Lines of data:
___
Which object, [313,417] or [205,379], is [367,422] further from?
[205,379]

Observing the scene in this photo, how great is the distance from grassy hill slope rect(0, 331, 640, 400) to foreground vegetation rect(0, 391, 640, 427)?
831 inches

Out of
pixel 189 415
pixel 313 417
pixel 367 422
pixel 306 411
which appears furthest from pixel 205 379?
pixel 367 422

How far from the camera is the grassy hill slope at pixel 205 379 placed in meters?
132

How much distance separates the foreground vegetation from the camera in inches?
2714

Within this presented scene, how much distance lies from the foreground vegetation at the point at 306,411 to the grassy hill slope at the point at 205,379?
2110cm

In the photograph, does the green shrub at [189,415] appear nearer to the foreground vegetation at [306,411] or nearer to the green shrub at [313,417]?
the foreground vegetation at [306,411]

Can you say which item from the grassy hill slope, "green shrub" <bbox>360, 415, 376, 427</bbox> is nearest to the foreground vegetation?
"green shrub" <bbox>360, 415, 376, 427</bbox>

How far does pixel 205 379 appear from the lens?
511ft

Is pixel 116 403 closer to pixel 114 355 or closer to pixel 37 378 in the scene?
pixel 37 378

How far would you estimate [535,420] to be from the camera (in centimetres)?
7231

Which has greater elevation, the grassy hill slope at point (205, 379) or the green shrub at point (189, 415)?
___
- **TASK DESCRIPTION**
Each line above must be printed exactly as it appears.

- **WRITTEN ANSWER**
Which object, [313,417] or [205,379], is [367,422] further from?
[205,379]

Observing the scene in this photo, how great is the distance from grassy hill slope rect(0, 331, 640, 400) to foreground vegetation rect(0, 391, 640, 427)?
831 inches

Out of
pixel 189 415
pixel 313 417
pixel 367 422
pixel 306 411
which appears furthest from pixel 205 379?
pixel 367 422

How far from the camera is the grassy hill slope at pixel 205 379 placed in meters?
132

How much distance separates the foreground vegetation from the camera in inches?
2714

Within this presented scene, how much distance lies from the foreground vegetation at the point at 306,411 to the grassy hill slope at the point at 205,379?
2110cm

In the photograph, does the green shrub at [189,415] appear nearer to the foreground vegetation at [306,411] or nearer to the green shrub at [313,417]?
the foreground vegetation at [306,411]

Can you say which item from the grassy hill slope, "green shrub" <bbox>360, 415, 376, 427</bbox> is nearest to the foreground vegetation?
"green shrub" <bbox>360, 415, 376, 427</bbox>

How far does pixel 205 379 appear from the lens?
511ft

Is pixel 116 403 closer to pixel 114 355 or closer to pixel 37 378 in the scene?
pixel 37 378

How far would you estimate [535,420] to be from the camera (in centimetres)?
7231

Which has greater elevation, the grassy hill slope at point (205, 379) or the green shrub at point (189, 415)?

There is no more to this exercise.